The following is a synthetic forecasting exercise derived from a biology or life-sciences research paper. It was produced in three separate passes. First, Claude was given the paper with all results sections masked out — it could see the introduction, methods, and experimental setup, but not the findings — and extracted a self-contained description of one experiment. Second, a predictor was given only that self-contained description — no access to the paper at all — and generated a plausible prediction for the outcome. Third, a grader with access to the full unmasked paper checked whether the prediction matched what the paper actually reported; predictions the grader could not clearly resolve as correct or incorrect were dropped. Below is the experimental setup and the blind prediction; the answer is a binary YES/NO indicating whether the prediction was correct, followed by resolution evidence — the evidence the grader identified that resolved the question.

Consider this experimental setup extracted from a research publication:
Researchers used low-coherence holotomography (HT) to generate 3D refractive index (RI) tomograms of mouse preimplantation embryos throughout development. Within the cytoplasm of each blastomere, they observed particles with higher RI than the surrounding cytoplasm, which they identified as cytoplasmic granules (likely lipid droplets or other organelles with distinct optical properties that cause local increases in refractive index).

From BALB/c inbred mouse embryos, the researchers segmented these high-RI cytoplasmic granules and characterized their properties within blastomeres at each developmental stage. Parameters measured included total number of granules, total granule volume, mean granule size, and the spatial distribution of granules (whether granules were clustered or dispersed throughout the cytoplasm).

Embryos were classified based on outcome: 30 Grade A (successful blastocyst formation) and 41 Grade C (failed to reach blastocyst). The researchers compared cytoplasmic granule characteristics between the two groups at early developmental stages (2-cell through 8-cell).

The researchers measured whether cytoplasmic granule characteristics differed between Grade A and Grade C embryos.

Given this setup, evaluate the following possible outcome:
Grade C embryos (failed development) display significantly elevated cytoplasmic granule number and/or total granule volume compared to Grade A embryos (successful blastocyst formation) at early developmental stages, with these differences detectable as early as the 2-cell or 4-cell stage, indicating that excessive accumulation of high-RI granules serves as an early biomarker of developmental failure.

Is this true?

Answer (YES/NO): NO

◆ **Required action**: In the listing above, find the line containing "Researchers used low-coherence" and the line containing "Given this setup, evaluate", then retype both and every line between them exactly, with nothing else.

◆ **Exercise solution**:
Researchers used low-coherence holotomography (HT) to generate 3D refractive index (RI) tomograms of mouse preimplantation embryos throughout development. Within the cytoplasm of each blastomere, they observed particles with higher RI than the surrounding cytoplasm, which they identified as cytoplasmic granules (likely lipid droplets or other organelles with distinct optical properties that cause local increases in refractive index).

From BALB/c inbred mouse embryos, the researchers segmented these high-RI cytoplasmic granules and characterized their properties within blastomeres at each developmental stage. Parameters measured included total number of granules, total granule volume, mean granule size, and the spatial distribution of granules (whether granules were clustered or dispersed throughout the cytoplasm).

Embryos were classified based on outcome: 30 Grade A (successful blastocyst formation) and 41 Grade C (failed to reach blastocyst). The researchers compared cytoplasmic granule characteristics between the two groups at early developmental stages (2-cell through 8-cell).

The researchers measured whether cytoplasmic granule characteristics differed between Grade A and Grade C embryos.

Given this setup, evaluate the following possible outcome:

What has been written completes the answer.